Nach wenigen Metern wurde ihr klar, dass sie nicht auf dem Weg laufen konnten. Ihre Schritte waren auf dem sandigen Untergrund zu laut. Sie schob Natchaya auf den Grasstreifen zwischen Weg und Kanal. Der Körper des Mädchens gab sofort nach. Ein Wesen ohne Willen, ohne Widerstand. Oder sah sie keine Feindin in ihr?
Zehn Minuten später war Louise am Ende ihrer Kräfte. Sie grunzte «Stopp», drehte sich um und sank auf die Knie. Natchaya trat neben sie. Auch ihr Atem ging jetzt heftiger.
Louise ließ den Blick über die dunkle Weide gleiten. Keine Bewegungen, keine Geräusche, keine Schatten. Wo war der dritte Mann? Folgte er ihr doch nicht?
Sie tastete über ihre Schläfe. Die Wunde blutete nicht mehr, der Schmerz hatte nachgelassen. Sie brauchte etwas zu essen, etwas zu trinken, ein Telefon. Justin Muller, Bermann und Lederle. Ein neues Auto. Richard Landen. Und sie musste pinkeln.
Weiter, dachte sie. Lauf weiter. Aber sie blieb sitzen.
Nur allmählich wurde ihr bewusst, dass sich von einem Moment auf den anderen etwas geändert hatte.
Dann begriff sie. Es war noch stiller als vor wenigen Sekunden. Natchayas Atem war nicht mehr zu hören.

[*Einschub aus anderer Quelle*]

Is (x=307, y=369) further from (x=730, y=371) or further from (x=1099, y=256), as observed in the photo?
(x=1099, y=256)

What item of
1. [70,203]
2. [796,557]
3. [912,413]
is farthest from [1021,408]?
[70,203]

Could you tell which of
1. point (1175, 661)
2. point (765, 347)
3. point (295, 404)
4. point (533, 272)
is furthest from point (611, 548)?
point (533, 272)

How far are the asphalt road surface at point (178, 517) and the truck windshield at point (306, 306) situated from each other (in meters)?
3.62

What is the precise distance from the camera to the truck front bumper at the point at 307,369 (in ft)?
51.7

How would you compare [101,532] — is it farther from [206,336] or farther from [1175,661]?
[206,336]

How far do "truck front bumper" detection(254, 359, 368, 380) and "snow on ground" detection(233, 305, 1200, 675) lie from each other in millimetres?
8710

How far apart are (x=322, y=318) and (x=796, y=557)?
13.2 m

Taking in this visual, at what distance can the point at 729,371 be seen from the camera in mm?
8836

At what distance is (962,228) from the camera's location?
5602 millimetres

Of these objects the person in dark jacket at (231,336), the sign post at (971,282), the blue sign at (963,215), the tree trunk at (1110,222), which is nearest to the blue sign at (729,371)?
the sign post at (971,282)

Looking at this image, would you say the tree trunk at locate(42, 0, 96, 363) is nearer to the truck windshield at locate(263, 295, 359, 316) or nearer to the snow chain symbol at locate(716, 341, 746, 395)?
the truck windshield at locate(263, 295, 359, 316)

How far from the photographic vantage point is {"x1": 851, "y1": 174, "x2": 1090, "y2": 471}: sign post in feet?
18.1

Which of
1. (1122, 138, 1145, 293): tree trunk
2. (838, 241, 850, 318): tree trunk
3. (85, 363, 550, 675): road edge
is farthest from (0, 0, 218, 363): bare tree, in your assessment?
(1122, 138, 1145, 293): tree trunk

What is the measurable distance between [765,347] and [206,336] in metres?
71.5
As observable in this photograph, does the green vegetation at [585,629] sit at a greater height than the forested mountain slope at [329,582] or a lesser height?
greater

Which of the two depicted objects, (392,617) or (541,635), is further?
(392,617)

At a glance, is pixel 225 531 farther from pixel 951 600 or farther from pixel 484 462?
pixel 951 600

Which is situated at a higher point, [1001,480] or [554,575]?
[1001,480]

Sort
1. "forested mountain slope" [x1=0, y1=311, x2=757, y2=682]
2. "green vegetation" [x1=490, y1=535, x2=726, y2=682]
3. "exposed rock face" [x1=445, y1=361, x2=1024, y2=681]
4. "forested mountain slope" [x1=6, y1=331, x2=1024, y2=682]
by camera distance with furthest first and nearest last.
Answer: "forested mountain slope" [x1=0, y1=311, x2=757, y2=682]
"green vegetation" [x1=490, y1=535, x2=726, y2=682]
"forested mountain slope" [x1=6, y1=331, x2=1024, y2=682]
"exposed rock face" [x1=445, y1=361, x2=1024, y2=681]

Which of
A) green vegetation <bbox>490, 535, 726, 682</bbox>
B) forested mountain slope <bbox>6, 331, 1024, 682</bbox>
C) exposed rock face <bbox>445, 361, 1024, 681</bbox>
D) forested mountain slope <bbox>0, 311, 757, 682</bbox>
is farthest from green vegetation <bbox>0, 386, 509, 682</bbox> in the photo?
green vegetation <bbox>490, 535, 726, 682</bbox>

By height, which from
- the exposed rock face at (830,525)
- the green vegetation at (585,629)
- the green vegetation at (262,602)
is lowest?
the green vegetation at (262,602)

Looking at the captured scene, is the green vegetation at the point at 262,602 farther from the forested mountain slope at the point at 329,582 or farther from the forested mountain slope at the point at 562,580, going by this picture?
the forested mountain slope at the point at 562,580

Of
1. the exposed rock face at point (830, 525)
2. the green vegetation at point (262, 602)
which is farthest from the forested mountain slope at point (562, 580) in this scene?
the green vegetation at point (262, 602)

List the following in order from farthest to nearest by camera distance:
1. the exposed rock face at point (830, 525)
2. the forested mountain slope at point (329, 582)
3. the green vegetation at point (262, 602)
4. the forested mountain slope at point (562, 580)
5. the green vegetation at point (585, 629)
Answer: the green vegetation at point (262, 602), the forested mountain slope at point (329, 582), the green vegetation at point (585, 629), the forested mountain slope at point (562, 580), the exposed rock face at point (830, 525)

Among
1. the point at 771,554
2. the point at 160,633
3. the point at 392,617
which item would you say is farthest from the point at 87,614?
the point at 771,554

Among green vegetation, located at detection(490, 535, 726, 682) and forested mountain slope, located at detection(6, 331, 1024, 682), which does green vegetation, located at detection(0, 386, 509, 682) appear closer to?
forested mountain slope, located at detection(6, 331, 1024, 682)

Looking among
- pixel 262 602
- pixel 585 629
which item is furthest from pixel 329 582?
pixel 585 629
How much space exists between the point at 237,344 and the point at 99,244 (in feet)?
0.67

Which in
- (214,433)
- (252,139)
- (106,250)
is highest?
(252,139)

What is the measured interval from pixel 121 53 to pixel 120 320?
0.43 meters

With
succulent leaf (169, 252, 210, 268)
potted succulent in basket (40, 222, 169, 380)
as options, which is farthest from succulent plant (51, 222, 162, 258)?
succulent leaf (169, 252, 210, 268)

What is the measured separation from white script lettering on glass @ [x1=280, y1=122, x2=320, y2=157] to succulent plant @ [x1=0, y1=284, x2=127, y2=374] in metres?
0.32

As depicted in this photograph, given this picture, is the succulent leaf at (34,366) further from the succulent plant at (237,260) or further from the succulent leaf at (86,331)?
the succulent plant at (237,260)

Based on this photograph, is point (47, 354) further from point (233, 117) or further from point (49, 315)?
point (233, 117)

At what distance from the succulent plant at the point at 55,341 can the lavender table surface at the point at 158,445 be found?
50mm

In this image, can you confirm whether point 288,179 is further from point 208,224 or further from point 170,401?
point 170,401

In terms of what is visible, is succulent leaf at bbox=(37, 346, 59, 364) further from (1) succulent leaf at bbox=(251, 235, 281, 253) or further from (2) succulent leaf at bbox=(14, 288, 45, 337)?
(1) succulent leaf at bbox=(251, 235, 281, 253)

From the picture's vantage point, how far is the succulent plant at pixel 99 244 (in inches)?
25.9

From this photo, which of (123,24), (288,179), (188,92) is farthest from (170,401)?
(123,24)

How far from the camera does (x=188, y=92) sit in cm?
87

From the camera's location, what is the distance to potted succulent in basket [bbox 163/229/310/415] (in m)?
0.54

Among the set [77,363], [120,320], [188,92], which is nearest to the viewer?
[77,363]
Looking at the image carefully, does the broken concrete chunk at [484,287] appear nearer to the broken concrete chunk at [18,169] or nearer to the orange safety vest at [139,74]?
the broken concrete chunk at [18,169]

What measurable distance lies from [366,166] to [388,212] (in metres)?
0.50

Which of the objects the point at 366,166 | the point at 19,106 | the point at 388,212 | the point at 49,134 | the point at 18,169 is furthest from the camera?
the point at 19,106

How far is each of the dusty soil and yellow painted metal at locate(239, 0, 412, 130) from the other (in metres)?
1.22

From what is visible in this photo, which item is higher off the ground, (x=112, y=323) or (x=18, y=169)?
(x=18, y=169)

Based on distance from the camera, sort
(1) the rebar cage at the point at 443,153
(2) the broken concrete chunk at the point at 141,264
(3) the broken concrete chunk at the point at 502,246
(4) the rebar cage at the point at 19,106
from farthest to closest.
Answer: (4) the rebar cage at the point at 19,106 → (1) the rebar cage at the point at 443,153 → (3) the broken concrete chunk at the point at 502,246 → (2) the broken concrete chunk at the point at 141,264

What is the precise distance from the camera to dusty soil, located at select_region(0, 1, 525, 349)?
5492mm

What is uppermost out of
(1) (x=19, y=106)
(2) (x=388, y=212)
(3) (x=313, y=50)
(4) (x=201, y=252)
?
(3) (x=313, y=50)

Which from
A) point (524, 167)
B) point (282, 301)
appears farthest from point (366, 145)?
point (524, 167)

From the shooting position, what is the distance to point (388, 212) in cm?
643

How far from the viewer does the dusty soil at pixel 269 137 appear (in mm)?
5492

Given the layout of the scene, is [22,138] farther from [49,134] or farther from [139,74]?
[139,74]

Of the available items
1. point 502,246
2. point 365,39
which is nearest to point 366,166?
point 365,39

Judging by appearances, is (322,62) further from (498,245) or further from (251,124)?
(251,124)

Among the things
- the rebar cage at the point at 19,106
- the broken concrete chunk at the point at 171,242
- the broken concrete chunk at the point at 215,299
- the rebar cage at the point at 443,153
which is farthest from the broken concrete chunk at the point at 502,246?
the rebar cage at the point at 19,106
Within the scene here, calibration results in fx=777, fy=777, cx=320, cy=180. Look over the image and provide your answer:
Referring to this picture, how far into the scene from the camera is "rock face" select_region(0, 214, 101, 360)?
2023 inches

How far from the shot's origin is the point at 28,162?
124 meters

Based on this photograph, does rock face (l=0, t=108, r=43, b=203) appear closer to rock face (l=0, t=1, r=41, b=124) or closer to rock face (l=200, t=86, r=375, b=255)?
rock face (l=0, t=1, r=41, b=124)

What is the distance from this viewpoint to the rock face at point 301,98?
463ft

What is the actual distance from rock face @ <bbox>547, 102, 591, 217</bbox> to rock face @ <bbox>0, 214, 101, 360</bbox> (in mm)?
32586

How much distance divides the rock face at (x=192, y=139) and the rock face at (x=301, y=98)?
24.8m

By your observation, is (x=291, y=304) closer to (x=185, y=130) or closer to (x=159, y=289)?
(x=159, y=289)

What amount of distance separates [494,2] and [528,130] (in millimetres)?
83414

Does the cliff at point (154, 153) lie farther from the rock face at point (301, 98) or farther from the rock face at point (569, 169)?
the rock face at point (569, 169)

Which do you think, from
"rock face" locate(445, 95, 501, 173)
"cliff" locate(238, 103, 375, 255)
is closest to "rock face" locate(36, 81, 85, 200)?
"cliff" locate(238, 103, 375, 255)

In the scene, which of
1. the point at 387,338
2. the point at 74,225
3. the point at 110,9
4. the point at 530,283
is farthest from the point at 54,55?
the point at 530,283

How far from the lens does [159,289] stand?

Sie sah auf. Natchaya stand halb abgewandt und starrte in die Dunkelheit westlich des Weges. Louise folgte ihrem Blick mit den Augen.
Nichts.
Nur ein plötzliches helles Licht und im selben Augenblick ein eiskalter Schmerz in der linken Schulter.
Dann lag sie auf dem Rücken und starrte in den Himmel. In große Augen, ein dunkles Gesicht, das sie gleichgültig musterte. Irgendetwas Merkwürdiges war geschehen. Die Augen und das Gesicht verschwammen. Sie blinzelte, aber es nützte nichts. Über ihre Schläfen lief kühle Flüssigkeit. Sie spürte, dass ihr die Pistole mit einem raschen Griff entwunden wurde.
Ein zweites Gesicht tauchte auf, das Gesicht eines Mannes. «Die Sau lebt», sagte das Männergesicht auf Französisch.
Keine Osteuropäer. Sie verspürte den Drang zu lachen. Franzosen, die wie Osteuropäer aussahen. Die manchmal wie Osteuropäer sprachen und manchmal wie Franzosen.
«Auf Wiedersehen», sagte das Männergesicht freundlich. Bewegungen entstanden, ein metallenes Klicken erklang.